A PFA can order the person who hurt you to:

  • Stop threatening, abusing or harming you
  • Stop contacting you
  • Stay away from your home, school or workplace

 

If the person who hurt you is the parent of your children, the PFA can order the person to have no contact with your children or set a safe contact schedule.

 

Information and Definitions

A PFA is available to people who have been abused by a dating partner, intimate partner, family member or household member.

Abuse includes hurting you physically or attempting to hurt you physically, sexually assaulting you, threats of harm or keeping you from doing something you have a right to do through force or threats.

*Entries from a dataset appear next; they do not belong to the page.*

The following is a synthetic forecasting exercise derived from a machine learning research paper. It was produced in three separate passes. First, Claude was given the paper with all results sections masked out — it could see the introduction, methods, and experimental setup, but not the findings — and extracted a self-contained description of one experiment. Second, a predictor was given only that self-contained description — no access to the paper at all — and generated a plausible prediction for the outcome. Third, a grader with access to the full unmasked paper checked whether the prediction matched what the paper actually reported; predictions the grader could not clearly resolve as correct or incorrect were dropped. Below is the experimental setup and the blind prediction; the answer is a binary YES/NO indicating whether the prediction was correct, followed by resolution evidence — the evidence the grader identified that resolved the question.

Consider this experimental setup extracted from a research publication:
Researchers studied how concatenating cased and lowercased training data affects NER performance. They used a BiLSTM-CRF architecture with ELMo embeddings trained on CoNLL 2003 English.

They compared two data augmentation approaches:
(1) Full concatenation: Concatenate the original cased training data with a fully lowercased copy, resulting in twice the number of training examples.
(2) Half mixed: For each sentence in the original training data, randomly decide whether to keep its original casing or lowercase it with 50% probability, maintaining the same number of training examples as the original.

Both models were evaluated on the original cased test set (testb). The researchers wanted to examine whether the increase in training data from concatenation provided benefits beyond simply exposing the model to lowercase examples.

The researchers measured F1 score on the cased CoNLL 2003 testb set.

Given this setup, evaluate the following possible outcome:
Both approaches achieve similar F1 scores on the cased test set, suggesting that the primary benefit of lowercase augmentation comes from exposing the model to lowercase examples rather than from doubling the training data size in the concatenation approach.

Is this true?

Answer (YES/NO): YES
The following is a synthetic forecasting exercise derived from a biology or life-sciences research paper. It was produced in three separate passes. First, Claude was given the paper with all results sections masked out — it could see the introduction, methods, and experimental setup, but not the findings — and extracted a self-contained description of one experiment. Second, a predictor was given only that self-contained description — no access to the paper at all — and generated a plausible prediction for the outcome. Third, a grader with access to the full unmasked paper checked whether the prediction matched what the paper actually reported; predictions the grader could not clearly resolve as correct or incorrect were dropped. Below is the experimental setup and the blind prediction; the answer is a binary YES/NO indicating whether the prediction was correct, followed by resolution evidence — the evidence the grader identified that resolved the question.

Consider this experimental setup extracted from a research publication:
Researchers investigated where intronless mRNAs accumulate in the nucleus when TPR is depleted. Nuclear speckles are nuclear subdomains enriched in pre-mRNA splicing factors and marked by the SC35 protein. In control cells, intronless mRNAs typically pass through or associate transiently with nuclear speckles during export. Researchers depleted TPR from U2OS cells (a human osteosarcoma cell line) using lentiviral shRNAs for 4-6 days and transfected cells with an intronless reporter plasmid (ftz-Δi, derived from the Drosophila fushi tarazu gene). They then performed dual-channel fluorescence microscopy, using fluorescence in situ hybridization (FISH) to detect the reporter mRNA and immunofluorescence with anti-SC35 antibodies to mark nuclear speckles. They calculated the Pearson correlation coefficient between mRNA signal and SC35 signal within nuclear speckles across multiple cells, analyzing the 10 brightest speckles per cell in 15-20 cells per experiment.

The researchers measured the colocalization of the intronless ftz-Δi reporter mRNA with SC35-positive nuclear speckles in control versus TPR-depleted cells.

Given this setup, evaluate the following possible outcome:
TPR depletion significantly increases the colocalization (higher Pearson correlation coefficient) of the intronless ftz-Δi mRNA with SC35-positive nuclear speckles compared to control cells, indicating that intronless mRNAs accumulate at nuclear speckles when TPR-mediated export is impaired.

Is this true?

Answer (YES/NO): YES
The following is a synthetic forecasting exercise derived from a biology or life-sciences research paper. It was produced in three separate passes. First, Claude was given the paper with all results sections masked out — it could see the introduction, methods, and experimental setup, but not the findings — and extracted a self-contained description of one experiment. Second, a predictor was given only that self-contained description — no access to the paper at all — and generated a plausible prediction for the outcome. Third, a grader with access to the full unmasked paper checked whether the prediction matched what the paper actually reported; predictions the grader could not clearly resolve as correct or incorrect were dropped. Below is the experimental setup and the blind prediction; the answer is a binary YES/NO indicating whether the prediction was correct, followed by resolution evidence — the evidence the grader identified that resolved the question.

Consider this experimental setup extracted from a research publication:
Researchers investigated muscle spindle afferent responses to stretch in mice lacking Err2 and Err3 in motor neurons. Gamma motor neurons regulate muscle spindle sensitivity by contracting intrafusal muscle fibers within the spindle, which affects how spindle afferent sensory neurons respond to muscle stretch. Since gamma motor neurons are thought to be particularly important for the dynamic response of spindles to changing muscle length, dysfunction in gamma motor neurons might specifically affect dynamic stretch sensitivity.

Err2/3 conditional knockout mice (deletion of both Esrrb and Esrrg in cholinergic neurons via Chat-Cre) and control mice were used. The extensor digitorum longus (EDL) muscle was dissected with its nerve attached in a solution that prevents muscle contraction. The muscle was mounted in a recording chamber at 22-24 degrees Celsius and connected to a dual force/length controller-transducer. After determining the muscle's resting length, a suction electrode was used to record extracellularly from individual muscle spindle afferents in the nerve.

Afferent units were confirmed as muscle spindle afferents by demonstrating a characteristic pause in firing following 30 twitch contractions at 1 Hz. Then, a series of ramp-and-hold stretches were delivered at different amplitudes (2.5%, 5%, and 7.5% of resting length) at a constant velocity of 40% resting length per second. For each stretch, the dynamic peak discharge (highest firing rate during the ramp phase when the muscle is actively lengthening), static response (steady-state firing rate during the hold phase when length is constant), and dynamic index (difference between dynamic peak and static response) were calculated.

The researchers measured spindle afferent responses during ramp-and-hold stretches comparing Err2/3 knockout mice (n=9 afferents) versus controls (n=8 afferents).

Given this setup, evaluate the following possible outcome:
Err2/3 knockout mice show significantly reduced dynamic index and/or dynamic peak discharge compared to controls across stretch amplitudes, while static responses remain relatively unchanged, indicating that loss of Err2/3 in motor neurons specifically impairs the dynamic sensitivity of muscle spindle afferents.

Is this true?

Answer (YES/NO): NO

A PFA is also available if you have been sexually assaulted or stalked.  A PFA is available if you were sexually assaulted or stalked by a friend, an acquaintance, a dating partner, a family member, or stranger.

Sexual Assault includes sex or sexual contact which occurs without your consent or is forced upon you. 

Stalking includes a course of conduct which causes you serious inconvenience—like changing your address or daily routine—in order to avoid the person, or causes you to fear that you or someone you care about will be hurt or that your property will be destroyed.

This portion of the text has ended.